======== TRECHO DO DOCUMENTO ========

Publicado em 01/08/2023
"o cinema só existe como uma fronteira instável"
Jacques Rancière
Como o mundo e os modos de vida são fabulados junto ao cinema? "Um filme é um filme" (Grunewald) mas que mundos ele habita e cria? O cinema não é mera representação da realidade nem mero artefato do entretenimento, muito menos apenas uma combinação de elementos de uma linguagem rígidamente constituída para a funcionalidade de um tipo de narrativa do ocidente. A partir do cinema são convocadas experiências singulares entre tudo que vive e pode se tornar imagem ou fonograma.
De forma complementar e oposta entre si, ressurgente por natureza e constantemente reinventada pelas coletividades, os filmes das mostras Cineastas na Fronteira, Cadmo e o Dragão, assim como o filme de encerramento da 5a edição do Fronteira - Festival Internacional do Filme Documentário e Experimental, que acontece no Cine Brasília, de 29 de agosto a 3 de setembro de 2023, são ações fabulatórias na fronteira. Em obras que são atos de fala que não se separam das performances dos corpos que encarnam (leda maria martins) e que não se separam das escritas da história de seus territórios - a carne da terra, temos o que "o cinema mostra" (Godard). A ideia é o contato com os filmes como num transe, num ritual, para que possamos re-elaborar a fábula na fabulação junto às "encruzilhadas que reinventam caminhos, acessam rasuras e re-territorializam momentos extraordinários" (leda maria martins).

======== LINHAS EXTRAÍDAS ========

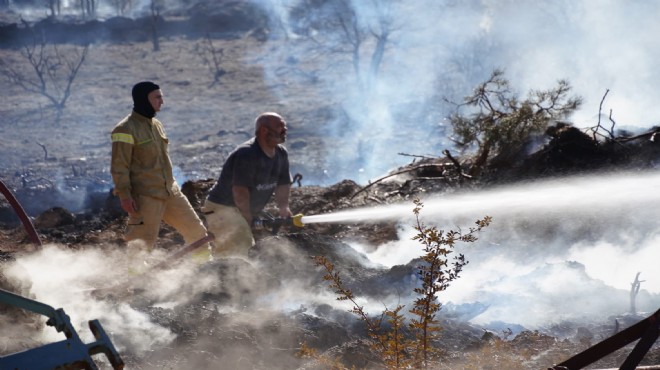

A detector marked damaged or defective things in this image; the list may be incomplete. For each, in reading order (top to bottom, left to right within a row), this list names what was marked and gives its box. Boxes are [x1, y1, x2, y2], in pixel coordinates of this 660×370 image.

rusty metal bar [0, 178, 42, 247]
rusty metal bar [548, 308, 660, 370]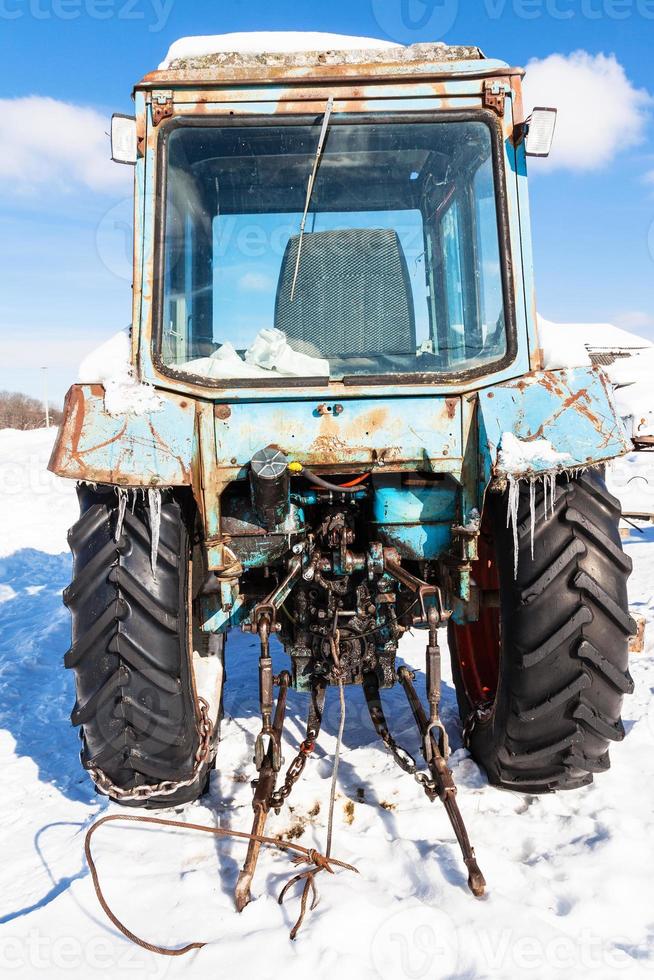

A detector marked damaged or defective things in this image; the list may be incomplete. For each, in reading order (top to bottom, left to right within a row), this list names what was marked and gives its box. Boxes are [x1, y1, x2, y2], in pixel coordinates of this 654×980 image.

rusty chain [87, 696, 214, 804]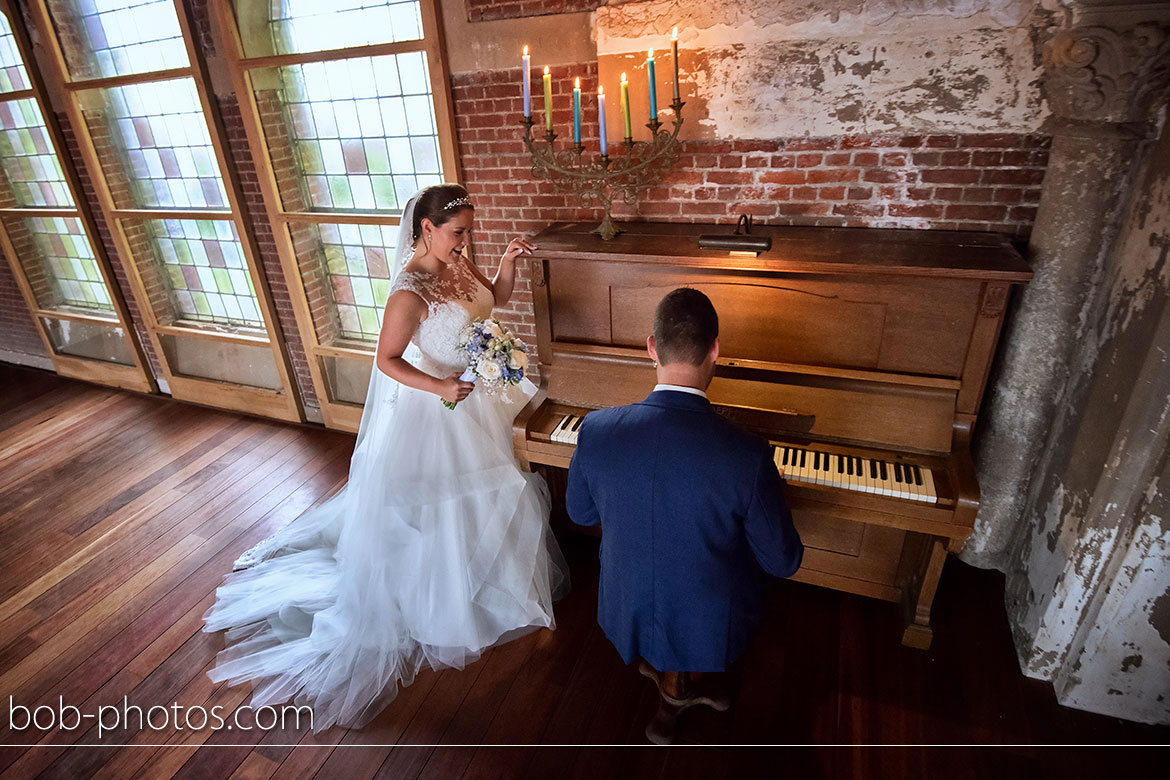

========

_O QUE FAZER_: Dê sequência ao texto sobre o cinema como fronteira a partir do ponto em que ele termina.

_RESPOSTA DA TAREFA_:
A errância é um lugar (Rancière) e ela nos situa entre o documentário e o experimental, essas tradições minoritárias do cinema. Se a fabulação escapa a noção de mimese, não concorda com a ficção dominante (Rancière). Isso é um jeito de dizer porque este é um festival de cinema documentário e de cinema experimental. Quando retiramos a ficção hegemônica do horizonte, o que podemos ver, sentir, perceber, pensar? A subordinação do real ao possível, a instituição de uma etnografia falsificante na prática documental, a ficção como ética, as políticas da terra, as políticas da diferença, as forças de pertencimento (e não pertencimento), errâncias, atos de resistência, ativismos contemporâneos, arquivos, paixões, reconstituições subjetivas e subjetivações radicais. Os gestos de filmar o mundo na sua aspereza e fascínio tornam quase indiscerníveis o plano material do gesto criador.
Os campos do documentário e do filme experimental são confluentes (Nego Bispo), e confluindo com a terra e os viventes nela são contra-hegemônicos e tomados das potências do falso (Deleuze). Fabulam livremente, fazem a dobra sobre si próprios, efetivamente, como lugares de fronteira, fronteiras da linguagem que convocam fronteiras humanas e não-humanas. Por isso, não nos comprometemos com um discurso sobre o real e dizemos, "há vida além da percepção" (Brakhage).
Estamos na fronteira e convidamos a todes a conhecerem nossa seleção de filmes. Se a Fronteira é a plataforma de pesquisa e difusão de cinemas minoritários que criamos em 2014, também passou a reunir mais pessoas e hipóteses. A Fronteira é um lugar que tem muitos tempos.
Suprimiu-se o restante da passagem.